Maybe I’ve just been a Calvinist too long, or (I’d like to think) I simply try to embrace everything scripture says regardless of whether or not I can easily make sense of it. But I don’t have any difficulty making this “jive” with anything else. Simply put, James tells me God does not tempt anyone to sin, and he doesn’t, and I take that seriously and believe it.
The basic Calvinist understanding is that what God has predestined and planned is entirely outside of our knowledge or experience, and that in his larger purposes, he has most certainly ordained and planned things, for his purposes, that are in fact contrary to his morals and directives.

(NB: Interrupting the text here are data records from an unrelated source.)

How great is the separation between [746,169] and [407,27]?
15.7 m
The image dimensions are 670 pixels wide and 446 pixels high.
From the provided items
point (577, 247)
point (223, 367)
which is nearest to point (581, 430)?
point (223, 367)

Judah and the brothers selling Joseph into slavery; Jesus being executed unjustly due to conspiracy, hatred, and jealousy, the brutal Assyrian conquest… these are my favorite three examples… these were things that wicked people did, freely, purely due to their own sinful and selfish choices. God wasn’t dangling some kind of temptation in front of them, directly inclining their hearts, or dragging them kicking and screaming against their will to do these wicked things. They did them utterly freely.
Simultaneously, in these three cases especially, the Bible describes God had planned them for such purposes, and intended their very actions in order to accomplish his purposes. This was simultaneously their destiny, their purpose, and what God had unerringly planned for them to accomplish.
How do such things “jive” together? Can I work it out all neat and tidy in my mind? Of course not. But what I think is beyond clear is that Scripture claims a “both/and” in such cases, and doesn’t go to the “well, either the choice was free, or God intended it, it can’t be both” that our minds seem to want to do.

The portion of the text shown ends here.